▶ _TRECHO SELECIONADO_:
· · ·

Quando e como surgiu o seu interesse pela Ciência?

Foi na escola. Fiz o ginásio no Instituto Santa Maria e sou muito grato a meus professores, principalmente na área da Química, Física, Ciências Naturais. Eles estimularam muito as Ciências, porque eles iam freqüentemente no laboratório, faziam experimentos e isso despertou na gente um grande interesse pelo estudo. E, no caso das Ciências Naturais, havia também pequenas excursões que eram feitas. Desde o começo da juventude eu tive interesse em pesquisar, colecionava minerais, rochas. Isso acentuou mais quando eu entrei no Museu Paranaense e acompanhei as expedições do museu.

Atualmente, qual situação no Paraná tem sido objeto de preocupação ambiental para o senhor?

· · ·

▶ _EXTRATO DOS DADOS_:

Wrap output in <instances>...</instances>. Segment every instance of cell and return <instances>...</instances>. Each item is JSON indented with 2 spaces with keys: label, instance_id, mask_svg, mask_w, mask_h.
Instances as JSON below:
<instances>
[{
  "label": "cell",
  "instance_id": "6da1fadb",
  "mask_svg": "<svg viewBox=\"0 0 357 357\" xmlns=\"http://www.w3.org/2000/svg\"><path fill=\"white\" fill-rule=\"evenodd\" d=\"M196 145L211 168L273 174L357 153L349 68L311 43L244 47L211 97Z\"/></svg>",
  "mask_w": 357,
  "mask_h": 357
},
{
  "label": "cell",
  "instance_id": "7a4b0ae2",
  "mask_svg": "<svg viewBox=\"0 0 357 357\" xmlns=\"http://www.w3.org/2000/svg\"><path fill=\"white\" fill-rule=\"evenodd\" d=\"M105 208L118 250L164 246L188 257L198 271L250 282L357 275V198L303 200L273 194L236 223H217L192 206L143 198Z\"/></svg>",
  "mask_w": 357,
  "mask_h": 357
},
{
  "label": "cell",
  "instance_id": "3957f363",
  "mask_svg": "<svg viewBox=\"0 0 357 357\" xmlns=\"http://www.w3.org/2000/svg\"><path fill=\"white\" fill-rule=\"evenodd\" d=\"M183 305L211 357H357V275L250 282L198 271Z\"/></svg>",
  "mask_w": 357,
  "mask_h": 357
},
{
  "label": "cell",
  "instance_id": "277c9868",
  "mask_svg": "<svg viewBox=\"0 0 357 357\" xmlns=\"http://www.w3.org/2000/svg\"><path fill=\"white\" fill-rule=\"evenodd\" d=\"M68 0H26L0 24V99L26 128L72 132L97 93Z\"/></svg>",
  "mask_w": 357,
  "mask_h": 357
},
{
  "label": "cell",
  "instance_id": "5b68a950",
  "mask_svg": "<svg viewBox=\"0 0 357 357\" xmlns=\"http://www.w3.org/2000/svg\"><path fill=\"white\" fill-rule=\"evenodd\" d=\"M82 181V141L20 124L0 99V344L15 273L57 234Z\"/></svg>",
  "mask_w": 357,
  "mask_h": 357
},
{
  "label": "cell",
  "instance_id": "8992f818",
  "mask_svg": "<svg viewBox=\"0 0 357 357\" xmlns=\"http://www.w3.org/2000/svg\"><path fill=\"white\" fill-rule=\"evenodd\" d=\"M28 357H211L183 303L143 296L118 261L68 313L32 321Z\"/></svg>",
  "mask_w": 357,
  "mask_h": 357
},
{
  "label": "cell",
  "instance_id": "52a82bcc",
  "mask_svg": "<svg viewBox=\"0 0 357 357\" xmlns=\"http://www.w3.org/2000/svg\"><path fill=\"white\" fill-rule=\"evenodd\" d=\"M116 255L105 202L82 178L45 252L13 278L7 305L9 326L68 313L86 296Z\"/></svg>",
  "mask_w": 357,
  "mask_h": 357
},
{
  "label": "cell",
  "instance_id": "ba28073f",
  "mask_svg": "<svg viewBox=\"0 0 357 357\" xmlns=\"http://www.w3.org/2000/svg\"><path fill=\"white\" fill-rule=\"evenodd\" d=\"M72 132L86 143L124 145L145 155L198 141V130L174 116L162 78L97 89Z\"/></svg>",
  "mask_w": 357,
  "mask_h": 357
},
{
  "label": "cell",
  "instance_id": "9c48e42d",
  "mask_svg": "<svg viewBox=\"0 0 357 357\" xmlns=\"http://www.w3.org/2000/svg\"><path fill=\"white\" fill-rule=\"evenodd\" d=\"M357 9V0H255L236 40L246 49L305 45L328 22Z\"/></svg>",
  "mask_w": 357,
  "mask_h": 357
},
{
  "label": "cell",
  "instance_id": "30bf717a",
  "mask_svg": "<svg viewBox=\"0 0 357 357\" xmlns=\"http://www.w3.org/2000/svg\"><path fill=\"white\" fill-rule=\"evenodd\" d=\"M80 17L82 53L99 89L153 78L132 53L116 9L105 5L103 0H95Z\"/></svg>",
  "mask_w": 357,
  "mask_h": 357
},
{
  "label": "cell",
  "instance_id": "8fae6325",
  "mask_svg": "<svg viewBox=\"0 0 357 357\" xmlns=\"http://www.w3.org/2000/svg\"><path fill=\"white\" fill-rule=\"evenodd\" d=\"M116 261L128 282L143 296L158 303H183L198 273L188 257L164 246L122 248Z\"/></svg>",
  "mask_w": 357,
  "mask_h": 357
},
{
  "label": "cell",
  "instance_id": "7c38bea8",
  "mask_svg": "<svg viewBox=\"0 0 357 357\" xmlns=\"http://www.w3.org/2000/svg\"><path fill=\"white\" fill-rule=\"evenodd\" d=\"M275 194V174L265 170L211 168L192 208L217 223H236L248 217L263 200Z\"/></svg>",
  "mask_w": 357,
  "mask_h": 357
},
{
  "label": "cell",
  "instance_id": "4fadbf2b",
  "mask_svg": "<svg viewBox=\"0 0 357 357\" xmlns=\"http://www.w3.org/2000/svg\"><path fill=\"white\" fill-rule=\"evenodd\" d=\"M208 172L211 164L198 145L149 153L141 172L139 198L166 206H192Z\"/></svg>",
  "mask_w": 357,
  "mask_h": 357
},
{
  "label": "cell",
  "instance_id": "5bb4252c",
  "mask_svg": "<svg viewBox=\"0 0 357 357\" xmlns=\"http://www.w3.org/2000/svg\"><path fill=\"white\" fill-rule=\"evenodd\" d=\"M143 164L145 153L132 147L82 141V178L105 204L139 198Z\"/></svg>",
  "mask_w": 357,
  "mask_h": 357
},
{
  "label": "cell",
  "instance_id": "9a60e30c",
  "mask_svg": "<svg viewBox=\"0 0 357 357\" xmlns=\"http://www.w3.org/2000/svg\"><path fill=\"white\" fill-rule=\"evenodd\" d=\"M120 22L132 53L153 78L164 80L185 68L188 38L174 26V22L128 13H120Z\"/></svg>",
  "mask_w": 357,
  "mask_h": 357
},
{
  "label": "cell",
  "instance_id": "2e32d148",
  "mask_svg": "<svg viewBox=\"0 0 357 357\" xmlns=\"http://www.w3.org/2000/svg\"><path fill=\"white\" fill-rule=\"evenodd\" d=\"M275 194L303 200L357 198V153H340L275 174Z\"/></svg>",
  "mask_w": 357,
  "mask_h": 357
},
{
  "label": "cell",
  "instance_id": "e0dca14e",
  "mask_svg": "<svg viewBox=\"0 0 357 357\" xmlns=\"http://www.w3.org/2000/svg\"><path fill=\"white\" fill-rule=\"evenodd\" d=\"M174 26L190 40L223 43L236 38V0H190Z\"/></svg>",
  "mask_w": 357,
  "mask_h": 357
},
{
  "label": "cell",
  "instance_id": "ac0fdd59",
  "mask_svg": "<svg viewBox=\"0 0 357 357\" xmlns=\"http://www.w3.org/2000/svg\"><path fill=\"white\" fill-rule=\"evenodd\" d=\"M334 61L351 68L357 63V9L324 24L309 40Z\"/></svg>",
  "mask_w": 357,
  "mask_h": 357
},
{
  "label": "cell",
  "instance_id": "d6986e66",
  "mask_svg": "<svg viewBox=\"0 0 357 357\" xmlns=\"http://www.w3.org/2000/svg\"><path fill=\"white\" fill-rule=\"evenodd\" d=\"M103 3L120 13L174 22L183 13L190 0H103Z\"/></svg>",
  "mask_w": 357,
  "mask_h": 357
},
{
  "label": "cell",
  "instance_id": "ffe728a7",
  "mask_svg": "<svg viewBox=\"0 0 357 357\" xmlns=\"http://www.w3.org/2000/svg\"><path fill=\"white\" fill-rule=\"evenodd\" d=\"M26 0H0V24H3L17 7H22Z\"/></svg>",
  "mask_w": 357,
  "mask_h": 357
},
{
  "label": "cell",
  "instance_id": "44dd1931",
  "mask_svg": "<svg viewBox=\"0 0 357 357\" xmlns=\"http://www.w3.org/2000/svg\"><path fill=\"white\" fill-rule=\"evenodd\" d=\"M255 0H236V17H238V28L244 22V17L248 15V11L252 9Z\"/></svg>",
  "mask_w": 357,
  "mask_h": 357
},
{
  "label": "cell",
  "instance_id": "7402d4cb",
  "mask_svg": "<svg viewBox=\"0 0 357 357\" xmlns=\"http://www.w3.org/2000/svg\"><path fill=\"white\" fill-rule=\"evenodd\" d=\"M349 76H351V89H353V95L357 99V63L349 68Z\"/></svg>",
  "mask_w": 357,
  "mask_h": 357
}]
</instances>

· · ·

▶ _REQUISITOS DO EXERCÍCIO_:
[A] Segundo o trecho da entrevista, em que instituição o entrevistado fez o ginásio?
[B] Transcreva do trecho da entrevista a parte que se inicia com as palavras que contêm "Foi na escola." e termina em "para o senhor?".
Os dados não têm nenhum papel nesta atividade.

▶ _RESULTADOS DAS TAREFAS_:
[A] No Instituto Santa Maria.

[B]
Foi na escola. Fiz o ginásio no Instituto Santa Maria e sou muito grato a meus professores, principalmente na área da Química, Física, Ciências Naturais. Eles estimularam muito as Ciências, porque eles iam freqüentemente no laboratório, faziam experimentos e isso despertou na gente um grande interesse pelo estudo. E, no caso das Ciências Naturais, havia também pequenas excursões que eram feitas. Desde o começo da juventude eu tive interesse em pesquisar, colecionava minerais, rochas. Isso acentuou mais quando eu entrei no Museu Paranaense e acompanhei as expedições do museu.

Atualmente, qual situação no Paraná tem sido objeto de preocupação ambiental para o senhor?